In the following months there would be a series of investigations and a total of twenty-nine complaints investigated in relation to Camp Nama. Five were upheld, resulting in disciplinary action against thirty-four soldiers. A number of these incidents happened after McChrystal had taken over command of JSOC. The general’s defenders note that during the early months of running his classified operation his stays in Iraq had actually been intermittent: there were JSOC operations across Central Command’s area of operations, a broad swath of countries from North Africa, through the Middle East to South Asia. By the spring of 2004, however, McChrystal was making Iraq his top priority and evidently began to deal seriously with the level of abuse there. ‘What we did was establish a policy and atmosphere that said that is not what you do, that is not acceptable,’ he said later.
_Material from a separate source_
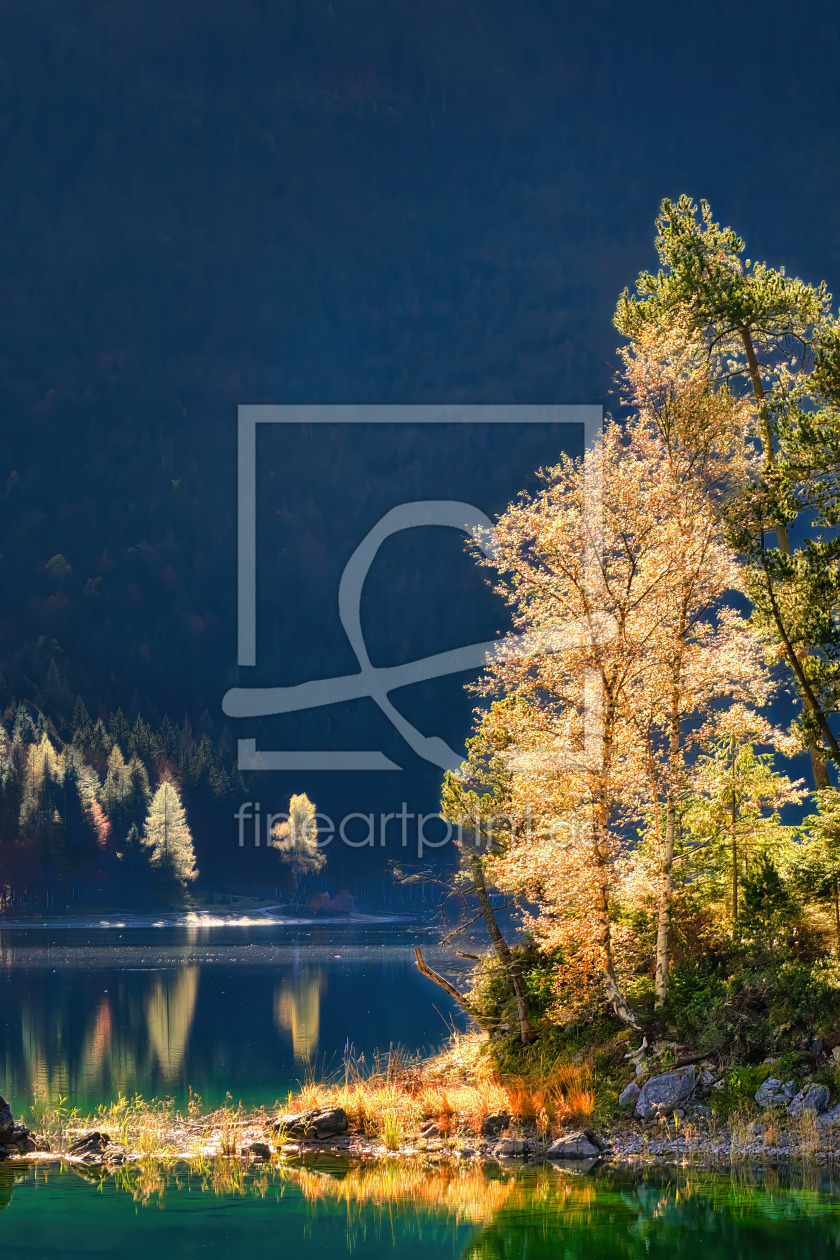 Bild-Nr.: 12888369 Sonnenaufgang am Eibsee erstellt von Carsten Meyer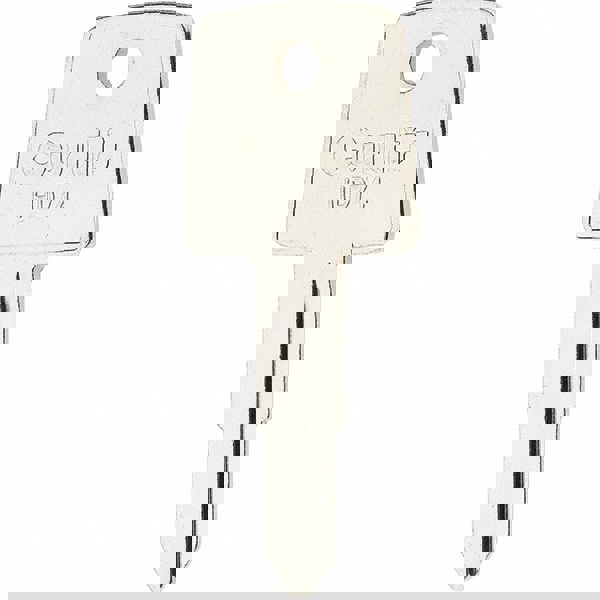 Honda Nickel Key Blank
In fact, Camp Nama simply represented the tip of a looming public relations disaster for the US military. Herrington also investigated what was going on at Abu Ghraib prison where, by late 2003, some six thousand people swept up by regular units had been confined in poor conditions.

While the kicking in of so many doors and detention of thousands of people exacerbated the Sunni insurrection, many of the generals and brigade commanders directing America’s mailed fist apparently knew a little better. They had been schooled in doctrines of overwhelming force, a ‘warrior ethos’ that dictated they should seek out and destroy their enemy rather than use every operation as a chance to win someone over. But more could have been expected from the special operators, whose ranks included many of the small American military cadre who had operated in the Middle East, or indeed experienced the debacle of Somalia. Their understanding of the need to win hearts and minds made the lapses at Camp Nama all the less forgivable.
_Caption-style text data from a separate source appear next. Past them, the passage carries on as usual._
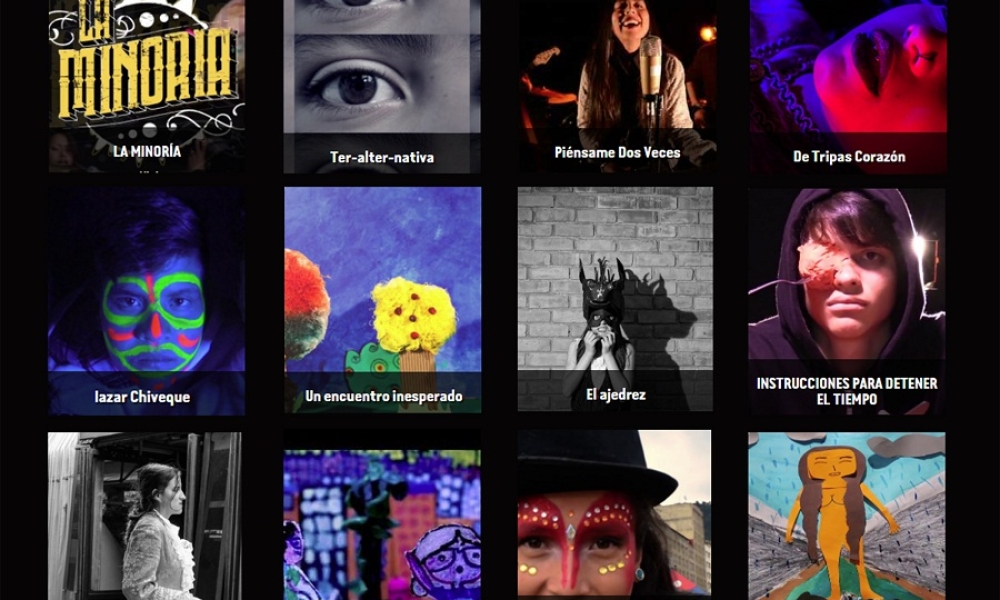  Mosaico de fotografías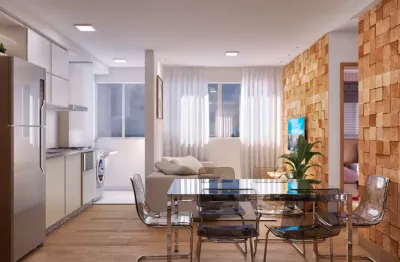Apartamento com 2 e 3 3 quartos pronto para morar, pagamento facilitado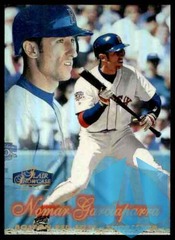 1998 Flair Showcase Style Sec 2 Row 2 Nomar Garciaparra Red Sox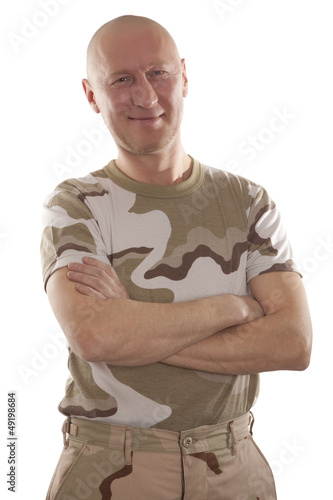 Принти на полотні Marine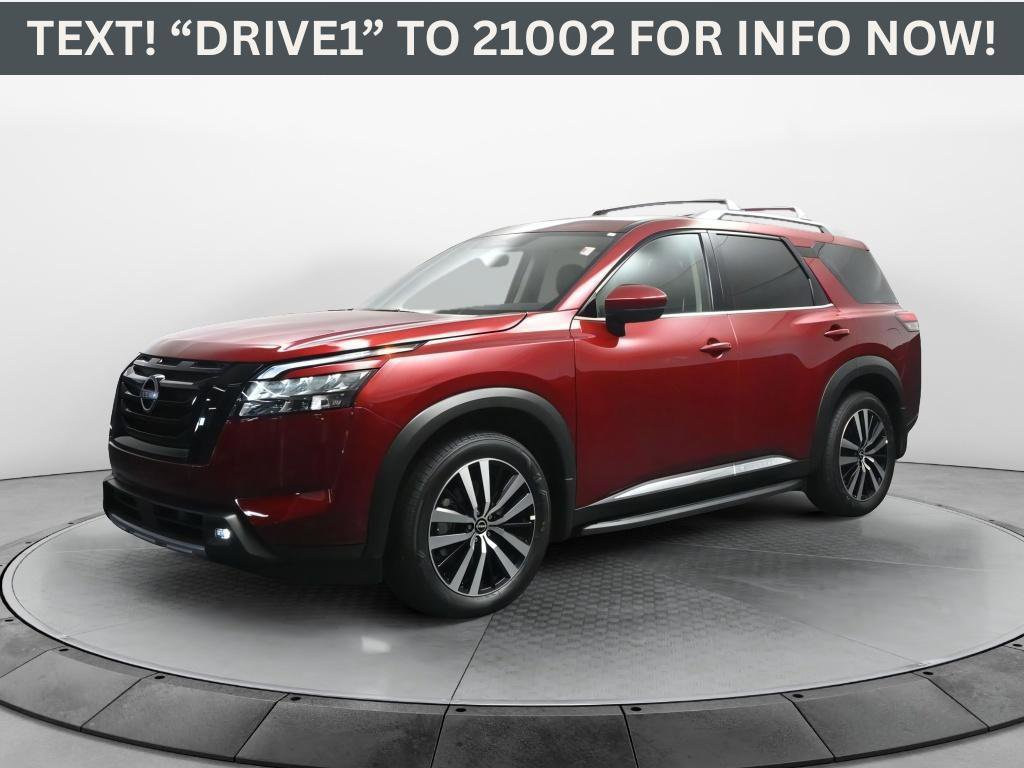 New 2025 Nissan Pathfinder Platinum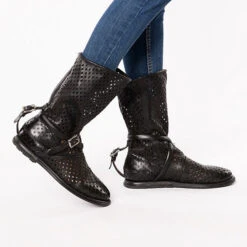 A.S.98 Tamu Cut Out-Stiefeletten -Ausgewählte Fashion Boots-Geschäfte 22648267 02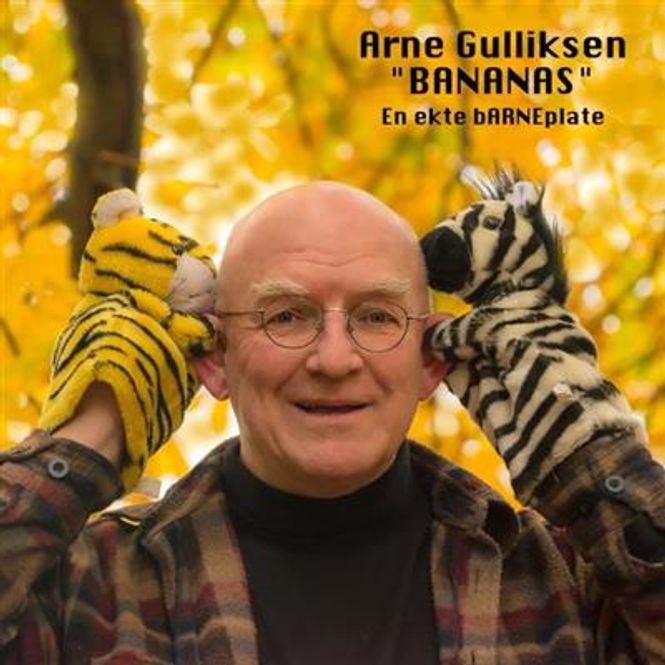 Hovedbilde Arne Gulliksen - Bananas (CD)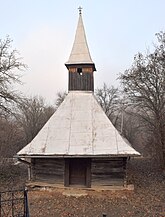 Biserica de lemn „Sfinții Arhangheli Mihail şi Gavriil" din satul Băgaciu (monument istoric)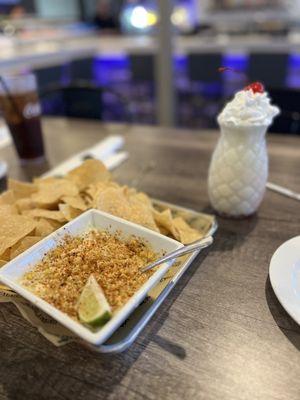 Street Corn Queso & Chips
One night in February 2004, soldiers from B Squadron readied themselves for an assault. Their targets were the product of an extraordinary intelligence operation that showed the high value of building an international network. Operation ASTON took place alongside a bigger MI6 effort to target ‘transnational terrorism’, or the jihadist network. Using the SAS on a mission spun up by British intelligence sat well with those who wished to give greater independence to Task Force Black – or to keep a greater distance from the Americans. For their part, McChrystal’s people and the US agencies tried to lend a helping hand to the Brits, since they still regarded them as acting for the common good. In the case of Operation ASTON, there was a particular desire to help because the British seemed to be on to something very good. Following the invasion, British intelligence had seen an opportunity. It had been trying for some time to operate against the pipelines feeding volunteers towards al-Qaeda’s new front, hoping that if they could follow someone down a rat line into the country it could produce numerous intelligence spinoffs. Now, operatives outside Iraq had picked up some suspects who they believed were intending to travel to the country to join the jihad. As the suspects moved across Iran and into Iraq, they were tracked by British and American agencies. It was vital not to lose track of them, but the British directing ASTON were delighted when their targets turned up in Baghdad. The targets then fell in with a jihadist group. Intelligence about this group was then built up by careful surveillance work. Having refined their operation through watching a specific house in southern Baghdad, the assault was ordered.